The F.relu function is a ramp function, which is one of the activation functions that performs non-linear processing on the convoluted data. ReLU (x) = max (x, 0), and if the data is larger than 0, the value is output, and if it is smaller than 0, 0 is output.

The max_pool2d function performs two-dimensional maximum value pooling. Here we are using 2 * 2 windows. The image is as follows. The maximum value in the window is output in order from the upper left. Pooling is calculated so that the border does not cover without setting the stride. This time it is 2 * 2, so the vertical and horizontal sizes are compressed by half here.

Let's take a closer look at the view function. view is a function that returns a list of numbers that are the same as the input data as a new tensor with a different shape. This is used when converting image data to one-dimensional data before the fully connected layer. For example

>>>x = torch.randn(2,2)
>>>x
tensor([[-0.2834, -0.3660],
        [-0.1678, -0.3034]])
>>>x.view(4)
tensor([-0.2834, -0.3660, -0.1678, -0.3034])

You can change the shape of the data as you said. This time there is a -1 at the beginning of the argument. This will adjust the size of the first dimension appropriately to match the other (second in this case) arguments. For example

>>>x = torch.randn(4,3)
>>>x
tensor([[-1.2163,  1.6905,  0.1850],
        [-0.2123,  0.5995,  0.7282],
        [-0.5564, -0.1090, -0.8454],
        [-0.5643,  1.2565, -0.5475]])
>>>x.view(-1,6)
tensor([[-1.2163,  1.6905,  0.1850, -0.2123,  0.5995,  0.7282],
        [-0.5564, -0.1090, -0.8454, -0.5643,  1.2565, -0.5475]])

It is like this. If you say "change 4 * 3 to x * 6", it will automatically change to the optimum 2 * 6.

Consider this time x = x.view (-1, self.num_flat_features (x)).

If the original image data is (16,6,6), x.view (576) seems to be good, but in fact, the original input tensor has four dimensions (number of samples, number of channels, length, width). It is a tensor of. Until now, I didn't mention the number of samples because I thought the input data was one image, but in machine learning, basically because the parameters are updated after processing multiple images in a mini-batch (Pytorch's'torch' .nn'is made on the assumption that a mini-batch is used), and the input data also includes information such as the number of samples. Therefore, here, the shape of the output is set to (number of samples, number of channels x length x width), and the features of each sample are arranged in a one-dimensional array, so that the features of each sample are set to the fully connected layer. I want it to be the starting node.

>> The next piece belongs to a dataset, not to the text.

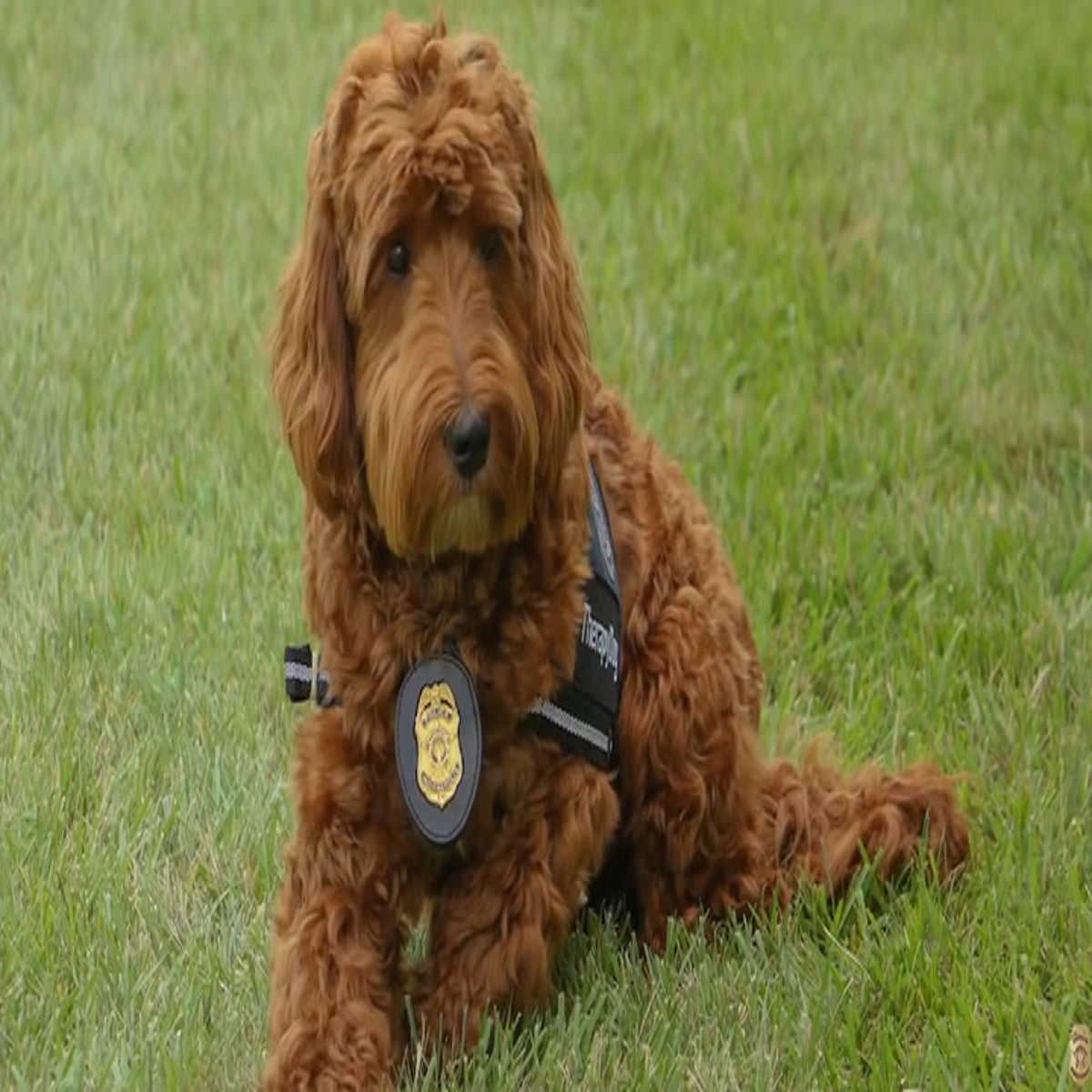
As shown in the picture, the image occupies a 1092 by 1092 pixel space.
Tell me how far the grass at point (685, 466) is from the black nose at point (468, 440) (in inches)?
41.6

x = x.view (-1, self.num_flat_features (x)) is this time x = x.view (-1, 576). This self.num_flat_features (x) is created as a method to calculate the number of features per sample, so the result calculated by this method is simply substituted here. (I'll talk about self.num_flat_features (x) later.)

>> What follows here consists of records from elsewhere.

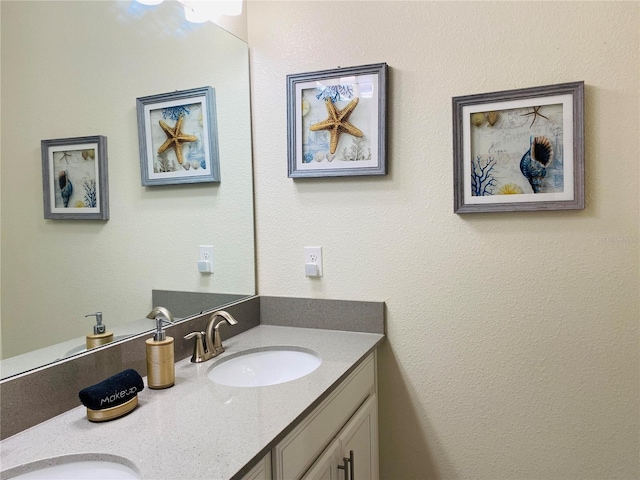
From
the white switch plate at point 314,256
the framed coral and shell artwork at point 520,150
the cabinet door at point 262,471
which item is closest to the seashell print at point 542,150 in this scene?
the framed coral and shell artwork at point 520,150

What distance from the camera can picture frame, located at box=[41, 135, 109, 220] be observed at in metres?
1.15

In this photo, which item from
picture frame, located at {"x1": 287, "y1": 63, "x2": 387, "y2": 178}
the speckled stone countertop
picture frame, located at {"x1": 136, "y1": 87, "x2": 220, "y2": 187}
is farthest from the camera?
Answer: picture frame, located at {"x1": 287, "y1": 63, "x2": 387, "y2": 178}

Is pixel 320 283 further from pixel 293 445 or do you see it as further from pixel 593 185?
pixel 593 185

By creating a forward propagation model with this forward method, the backward function is also defined. The backward function only reverses the path that came from forward propagation and finds the gradient for the objective function, so if a forward propagation network is built, this formula will also be created automatically.

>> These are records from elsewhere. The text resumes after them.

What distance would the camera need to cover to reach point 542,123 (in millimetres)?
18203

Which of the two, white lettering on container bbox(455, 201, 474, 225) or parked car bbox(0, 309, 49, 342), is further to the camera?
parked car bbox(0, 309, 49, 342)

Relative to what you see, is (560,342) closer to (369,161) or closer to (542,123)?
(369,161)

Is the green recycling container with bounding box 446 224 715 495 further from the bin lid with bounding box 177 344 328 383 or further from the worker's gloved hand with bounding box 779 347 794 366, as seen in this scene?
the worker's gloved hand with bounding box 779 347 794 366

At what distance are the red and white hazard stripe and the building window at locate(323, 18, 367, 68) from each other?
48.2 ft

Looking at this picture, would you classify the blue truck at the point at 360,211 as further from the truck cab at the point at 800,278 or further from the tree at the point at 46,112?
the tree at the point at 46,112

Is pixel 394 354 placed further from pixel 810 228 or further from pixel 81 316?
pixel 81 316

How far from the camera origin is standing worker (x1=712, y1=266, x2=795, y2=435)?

`Num_flat_features (x)` counting the number of features

Here, in order to make the features other than the number of samples one-dimensional, only the number of channels x length x width is used.

    def num_flat_features(self, x):
        size = x.size()[1:]  # all dimensions except the batch dimension
        num_features = 1
        for s in size:
            num_features *= s
        return num_features

It just multiplies the dimensions other than the first number of samples of the input data. [1:] means to extract 16 or later (= index [1] or later) of (0,16,6, ...). num_features * = s =num_features = num_features * s.

In other words, here, (number of samples, 16,6,6), so → (16,6,6), then 16 * 6 * 6 per image is used to calculate the number of features.

Now the blueprint for the model is complete. Let's instantiate.

>>>net = Net()
>>>print(net)
Net(
  (conv1): Conv2d(1, 6, kernel_size=(3, 3), stride=(1, 1))
  (conv2): Conv2d(6, 16, kernel_size=(3, 3), stride=(1, 1))
  (fc1): Linear(in_features=576, out_features=120, bias=True)
  (fc2): Linear(in_features=120, out_features=84, bias=True)
  (fc3): Linear(in_features=84, out_features=10, bias=True)
)

In the machine learning process, learning is performed using an object that instantiates a class defined by oneself (here, the Net () class).

Organize image size

To be on the safe side, let's sort out what image size this model is supposed to have, and how the image size has changed so far.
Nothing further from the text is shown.